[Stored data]
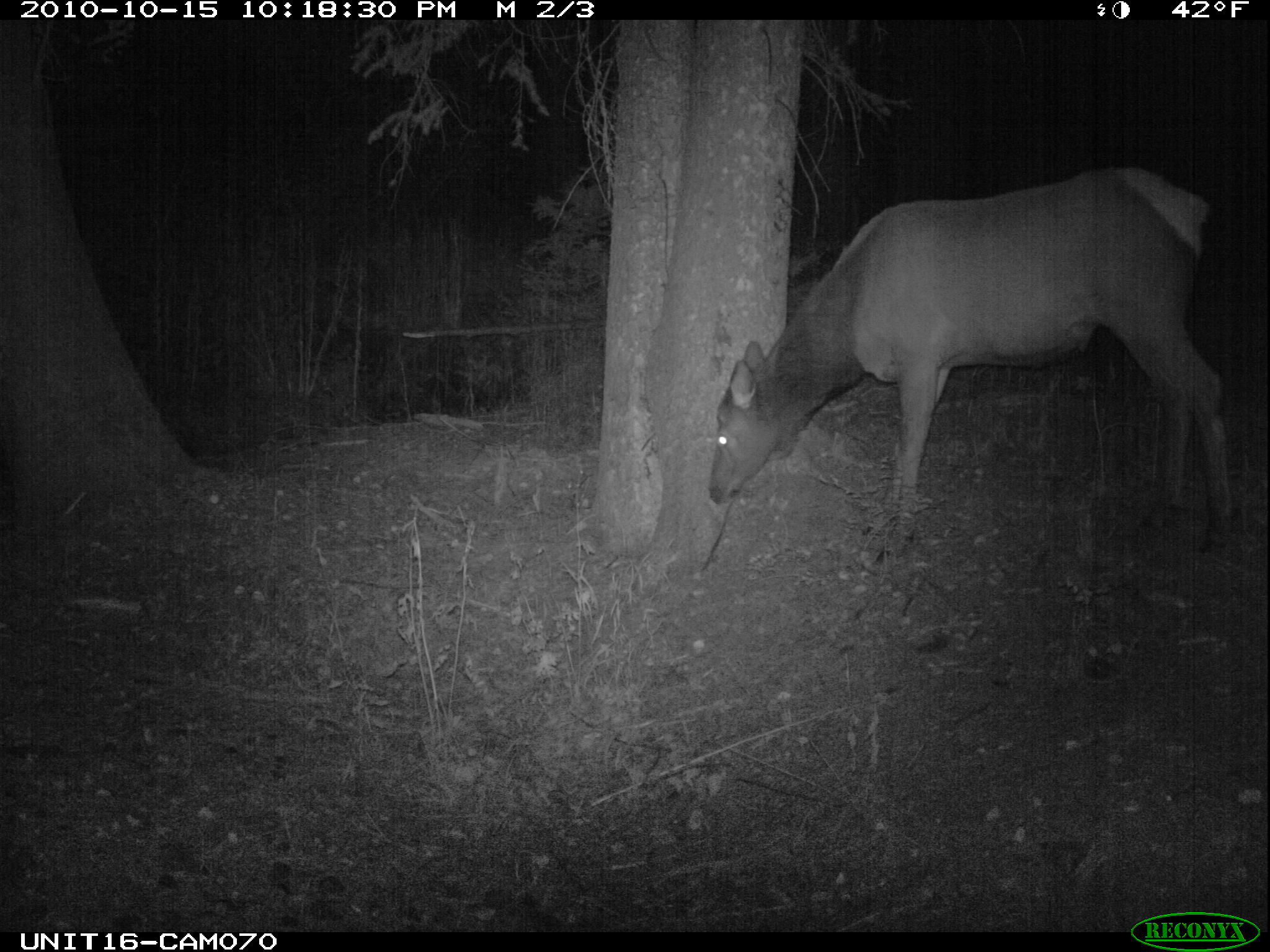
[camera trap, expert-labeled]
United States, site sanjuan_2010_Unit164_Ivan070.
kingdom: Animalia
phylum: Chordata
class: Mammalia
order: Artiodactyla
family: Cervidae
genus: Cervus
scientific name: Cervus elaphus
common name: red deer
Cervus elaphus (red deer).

* **What the task asks**:
Retype, exactly as written, each line from the one that has "United States, site" to the bottom of the entries above, and include both of those lines.

* **Exercise answer**:
United States, site sanjuan_2010_Unit164_Ivan070.
kingdom: Animalia
phylum: Chordata
class: Mammalia
order: Artiodactyla
family: Cervidae
genus: Cervus
scientific name: Cervus elaphus
common name: red deer
Cervus elaphus (red deer).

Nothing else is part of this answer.